Обвиняемые оживились, когда стало известно о новых попытках Геринга затушевать вину фюрера и заодно свою, поскольку в противном случае он — соучастник., не вызывало сомнений, что Геринг скорее готов был пойти на запугивание Редера и Фриче, нежели допустить, что кто-то во всеуслышание заявит об очередном «подвиге» Гитлера, которому Геринг продолжал хранить верность. Шпеер и Фриче решили вытащить на свет божий эту попытку склонить их к обману — немецкий народ обязан знать правду.
Послеобеденное заседание.
Редер продолжил свое выступление, охарактеризовав оккупацию Норвегии, как чисто превентивную меру — дать надлежащий урок англичанам. По словам Редера, Гитлер сумел внушить ему, что не вынашивает никаких агрессивных планов. Гитлер нарушил Версальский договор, приведя в качестве причин, побудивших его к этому, искаженные до неузнаваемости факты и пойдя на неприкрытый обман.
В конце допроса Редера Шахт выразил свое мнение так:
— Агрессивных войн не одобрял и был введен в заблуждение Гитлером. Однако агрессивные войны планировал и развязывал. Но попробуйте назовите его милитаристом!

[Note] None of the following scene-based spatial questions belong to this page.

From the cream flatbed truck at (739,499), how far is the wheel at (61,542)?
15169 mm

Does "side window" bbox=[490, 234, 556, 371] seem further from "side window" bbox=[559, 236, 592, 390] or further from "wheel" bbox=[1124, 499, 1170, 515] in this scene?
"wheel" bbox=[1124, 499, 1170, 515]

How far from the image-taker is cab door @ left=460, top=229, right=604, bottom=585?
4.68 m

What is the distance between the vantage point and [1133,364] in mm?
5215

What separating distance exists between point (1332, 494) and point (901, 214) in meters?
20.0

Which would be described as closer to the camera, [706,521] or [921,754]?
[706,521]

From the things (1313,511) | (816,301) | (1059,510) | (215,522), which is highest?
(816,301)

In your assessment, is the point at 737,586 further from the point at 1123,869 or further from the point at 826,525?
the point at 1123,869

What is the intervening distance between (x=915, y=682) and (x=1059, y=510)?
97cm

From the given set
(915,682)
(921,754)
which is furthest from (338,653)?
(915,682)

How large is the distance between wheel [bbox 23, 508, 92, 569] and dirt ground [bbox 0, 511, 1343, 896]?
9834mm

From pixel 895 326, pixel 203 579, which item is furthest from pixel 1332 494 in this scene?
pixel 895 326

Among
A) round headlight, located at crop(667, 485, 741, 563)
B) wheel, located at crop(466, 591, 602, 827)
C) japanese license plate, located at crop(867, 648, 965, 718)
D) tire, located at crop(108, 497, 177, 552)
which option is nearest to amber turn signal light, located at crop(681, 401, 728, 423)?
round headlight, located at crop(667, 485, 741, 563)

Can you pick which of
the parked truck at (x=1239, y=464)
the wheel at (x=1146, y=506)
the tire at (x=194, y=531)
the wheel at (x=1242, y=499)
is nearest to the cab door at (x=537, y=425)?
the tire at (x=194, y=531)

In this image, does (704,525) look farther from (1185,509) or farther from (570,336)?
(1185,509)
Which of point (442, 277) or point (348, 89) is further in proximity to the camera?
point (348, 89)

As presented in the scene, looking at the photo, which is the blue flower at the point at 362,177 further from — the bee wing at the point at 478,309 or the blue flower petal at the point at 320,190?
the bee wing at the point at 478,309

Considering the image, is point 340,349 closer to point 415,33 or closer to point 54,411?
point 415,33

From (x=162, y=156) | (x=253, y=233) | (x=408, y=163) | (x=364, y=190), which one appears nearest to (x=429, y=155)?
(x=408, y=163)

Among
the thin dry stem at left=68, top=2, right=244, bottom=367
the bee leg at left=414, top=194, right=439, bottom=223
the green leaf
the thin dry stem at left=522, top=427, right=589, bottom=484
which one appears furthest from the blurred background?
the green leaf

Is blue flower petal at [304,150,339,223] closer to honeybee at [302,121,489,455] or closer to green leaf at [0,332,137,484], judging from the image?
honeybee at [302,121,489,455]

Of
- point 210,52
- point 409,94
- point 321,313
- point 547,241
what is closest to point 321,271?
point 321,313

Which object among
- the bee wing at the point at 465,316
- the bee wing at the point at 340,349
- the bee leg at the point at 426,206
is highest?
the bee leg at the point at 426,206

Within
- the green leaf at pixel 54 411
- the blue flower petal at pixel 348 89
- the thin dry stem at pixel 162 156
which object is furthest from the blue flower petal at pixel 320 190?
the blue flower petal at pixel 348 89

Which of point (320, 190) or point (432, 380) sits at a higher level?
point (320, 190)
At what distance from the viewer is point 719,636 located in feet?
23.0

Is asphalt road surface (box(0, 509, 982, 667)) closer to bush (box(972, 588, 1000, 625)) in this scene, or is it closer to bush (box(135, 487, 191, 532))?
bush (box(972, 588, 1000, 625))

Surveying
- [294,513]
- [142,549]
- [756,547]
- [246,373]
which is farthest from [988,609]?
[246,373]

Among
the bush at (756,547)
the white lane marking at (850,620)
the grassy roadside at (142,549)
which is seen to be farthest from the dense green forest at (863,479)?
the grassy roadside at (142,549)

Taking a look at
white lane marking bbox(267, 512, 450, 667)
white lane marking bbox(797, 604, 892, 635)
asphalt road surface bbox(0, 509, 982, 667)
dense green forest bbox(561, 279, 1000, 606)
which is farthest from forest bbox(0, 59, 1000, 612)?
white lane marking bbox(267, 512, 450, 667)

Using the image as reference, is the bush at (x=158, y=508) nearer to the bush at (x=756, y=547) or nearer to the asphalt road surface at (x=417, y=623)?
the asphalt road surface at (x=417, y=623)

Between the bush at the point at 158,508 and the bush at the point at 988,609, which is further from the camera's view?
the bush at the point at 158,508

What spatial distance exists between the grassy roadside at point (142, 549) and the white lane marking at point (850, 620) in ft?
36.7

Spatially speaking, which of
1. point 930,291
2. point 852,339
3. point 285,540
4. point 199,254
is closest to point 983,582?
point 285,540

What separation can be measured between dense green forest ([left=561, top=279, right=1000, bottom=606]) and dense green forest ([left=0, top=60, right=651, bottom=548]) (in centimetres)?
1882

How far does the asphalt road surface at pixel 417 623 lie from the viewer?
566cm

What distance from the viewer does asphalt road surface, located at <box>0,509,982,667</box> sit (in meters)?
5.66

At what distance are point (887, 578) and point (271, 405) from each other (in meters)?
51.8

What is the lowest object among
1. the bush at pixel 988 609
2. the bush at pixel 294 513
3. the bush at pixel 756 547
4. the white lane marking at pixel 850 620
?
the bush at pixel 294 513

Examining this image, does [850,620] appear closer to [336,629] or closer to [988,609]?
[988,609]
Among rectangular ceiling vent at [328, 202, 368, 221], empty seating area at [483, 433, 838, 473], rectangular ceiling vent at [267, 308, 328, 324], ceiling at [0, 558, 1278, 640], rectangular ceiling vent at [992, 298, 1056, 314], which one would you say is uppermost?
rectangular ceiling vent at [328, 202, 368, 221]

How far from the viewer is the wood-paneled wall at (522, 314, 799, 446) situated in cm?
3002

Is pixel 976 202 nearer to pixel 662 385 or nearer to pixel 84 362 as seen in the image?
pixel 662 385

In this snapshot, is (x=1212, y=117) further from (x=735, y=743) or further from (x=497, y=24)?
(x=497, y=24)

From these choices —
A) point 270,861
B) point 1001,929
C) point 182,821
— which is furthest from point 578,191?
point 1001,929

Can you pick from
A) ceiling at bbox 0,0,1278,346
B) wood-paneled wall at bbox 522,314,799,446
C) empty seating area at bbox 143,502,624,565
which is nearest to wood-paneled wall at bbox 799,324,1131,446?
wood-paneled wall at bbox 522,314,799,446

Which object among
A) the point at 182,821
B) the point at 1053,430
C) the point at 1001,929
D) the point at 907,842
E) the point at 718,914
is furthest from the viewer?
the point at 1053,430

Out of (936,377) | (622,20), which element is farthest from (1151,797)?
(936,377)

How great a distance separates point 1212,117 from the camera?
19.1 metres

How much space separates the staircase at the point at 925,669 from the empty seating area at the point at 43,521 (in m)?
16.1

18 мая. Отношение Редера к Гитлеру
Утреннее заседание.
Редер заявил для протокола, что вместе с Гитлером подталкивал Японию напасть на Сингапур, чтобы предотвратить вступление в войну США. Что же касается бомбардировки Пёрл-Харбора, то она оказалась для всех полной неожиданностью. Завершил Редер свои показания заявлением о том, что ему приходилось весьма нелегко работать с Гитлером; в конце концов, единственным выходом из создавшегося положения мог стать его уход в отставку.
Редер дал понять, что хотя ему время от времени и удавалось настоять на своем, Гитлера он считал и считает человеком неразумным, с которым было просто невозможно работать.
(Сидевший на скамье подсудимых Дёниц, оставался безучастным. Затем вдруг выкрикнул одно-единственное слово: «Трус!»)
Тюрьма. Вечер
Камера Дёница. Я поинтересовался у Дёница, что он желал сказать своей репликой.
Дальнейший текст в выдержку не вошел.